Boxes by Shona Bukola Babayemi – ★★★☆☆

Nothing compares to immersing yourself in all that London has to offer quite like heading to Soho Theatre to catch a studio show on a rainy February evening. Soho Theatre is everything you’d expect from a theatre tucked away just off Oxford Street. There’s a lively bar on the ground floor, with loved ones embracing and catching up beneath the wash of a pink neon sign, and before you know it, it’s time to head up several flights of stairs before Boxes begins.

As I enter the space, I snag a first-row seat and, to my surprise, the only thing on stage is a pile of cardboard boxes. There is a giant cardboard box centre stage, with a few smaller ones behind it. Projected images on the curtains give a 90s/00s flavour, full of nostalgia, replicating the sort of animations reminiscent of the never-forgotten Tracy Beaker and Groovy Chick. A well-thought-out selection of songs focusing on UK Garage plays before the show starts and continues during the performance. It’s a vivid throwback to flicking through the up-and-coming artists beaming from our television screens on Channel U, and all of this sets a tone for what I thought would merely be a nostalgic piece of theatre where I’d eagerly reminisce about my teenage years.

Boxes, written and performed by Shona Bukola Babayemi, takes something as simple as a cardboard cube and thinks outside the box to shape her autobiographical story, tracing the transient journey from childhood to adulthood across continents, and from being housed to navigating homelessness. The props and costumes are all shades of papery browns and beiges, reflecting the rawness, and at times the bleakness, of her unfolding life as she moves from place to place.

The performance begins with Babayemi unwrapping her presents as a child, while she sharply and comically unravels her thoughts about each distinct gift: a bike, a Barbie, and a journal. This sets the tone for much of the play, where she has flash-backs and recounts memories from this period of her life, being at school in the UK, having a brief stint in the USA, making friends, watching her classmates enter their first relationships, attending parties where the best Garage tracks play all night, and so on.

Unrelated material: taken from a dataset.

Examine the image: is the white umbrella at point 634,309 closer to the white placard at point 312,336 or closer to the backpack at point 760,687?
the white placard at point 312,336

Nostalgia and uncertainty seem to be the fabrics that weave the play together, as the audience are thrown into dreamlike movement sequences after moments of violence or feelings of being out of place and forgotten. The title of the play Boxes is extremely fitting and serves as a reminder that boxes are objects used in all key stages of life, from moving house and wrapping gifts to storing secrets. They are also a symbol of homelessness, which forms the thread running through the first to second half of the play.

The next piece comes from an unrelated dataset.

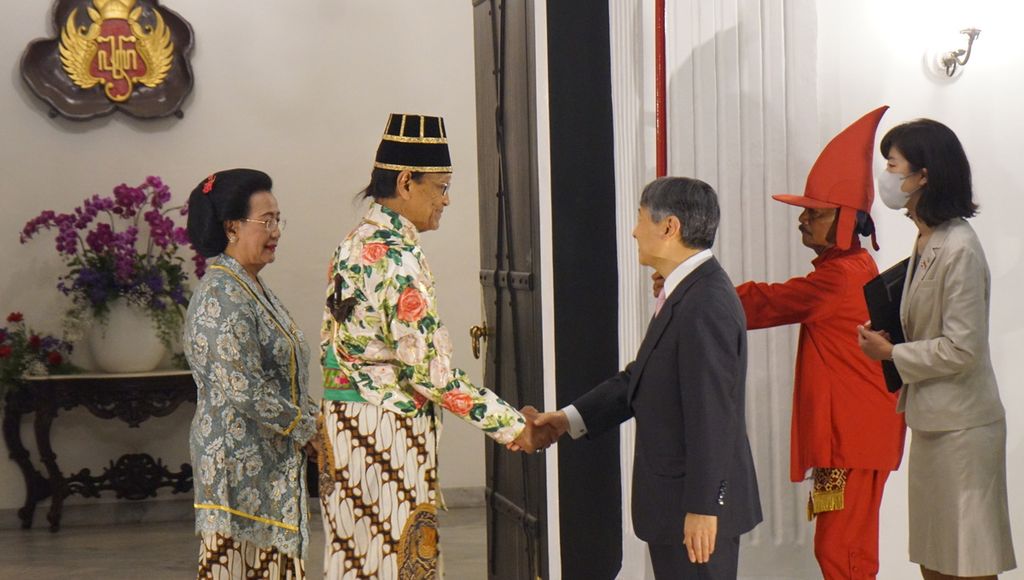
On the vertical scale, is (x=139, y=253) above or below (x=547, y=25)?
below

This is the section of the play that dives headfirst into the harsh reality of how helpless it can feel in the UK, where you can wake up one day to realise you have been locked out of your home and, in an instant, become unhoused. The second act is filled with accidental engagements with narcotics, stressful phone calls, brushes with the past, fears about the uncertainty of the future, and finding solace in places like the library to let time pass while observing other individuals eating their custard creams and crying into the pages of their favourite novels. Babayemi meets and briefly reconnects with many people during her struggle to find permanent housing. It is a story of a thousand tales of passing faces. She encounters brash personalities as well as kind and caring souls, but no one seems to be a constant in her world, not even her old self, as she looks in the mirror one day and utters, ‘It’s unmistakenly not me.’

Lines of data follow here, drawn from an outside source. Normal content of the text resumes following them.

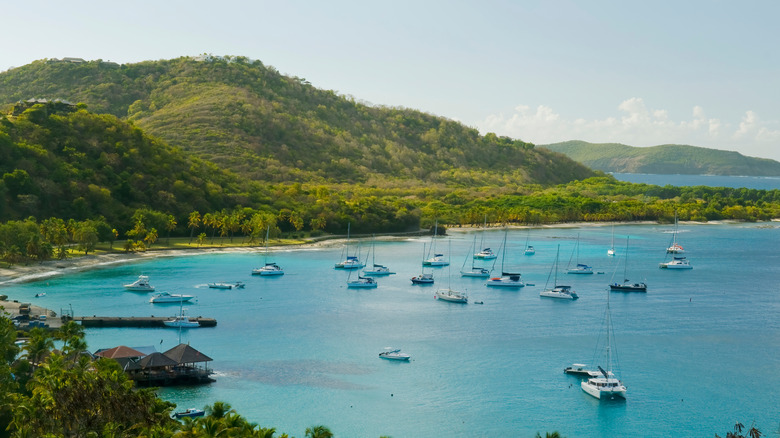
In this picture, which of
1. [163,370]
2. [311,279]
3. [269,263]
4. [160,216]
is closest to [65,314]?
[163,370]

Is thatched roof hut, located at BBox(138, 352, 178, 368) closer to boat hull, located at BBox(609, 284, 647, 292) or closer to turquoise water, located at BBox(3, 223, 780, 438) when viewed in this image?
turquoise water, located at BBox(3, 223, 780, 438)

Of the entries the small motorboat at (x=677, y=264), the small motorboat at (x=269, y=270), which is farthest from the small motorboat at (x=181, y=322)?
the small motorboat at (x=677, y=264)

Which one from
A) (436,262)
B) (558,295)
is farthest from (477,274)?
(558,295)

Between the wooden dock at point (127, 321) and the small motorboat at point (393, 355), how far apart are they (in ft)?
56.6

In conclusion, Boxes stands as a powerful example of what small-scale studio theatre can do best, inviting us into an intimate, fragile world and asking us to sit with stories that are far too often pushed to the margins. The stamina and emotional precision required to sustain a one-woman performance is impressive. The decision to centre a solitary figure on stage sharpens the sense of isolation, underscoring both the instability of circumstance and the lack of meaningful support. While some of the more surreal sequences blur the emotional focus, and the pacing in the later sections struggles to maintain momentum, the production remains a timely reminder and wake-up call that many of us are closer to being unhoused than to owning property, particularly in the context of rising unemployability and soaring house prices. Boxes is an engaging, important, and at times comic piece, but one that, despite its tenderness and political urgency, never quite reaches the level of being truly soul-shattering in an unforgettable way.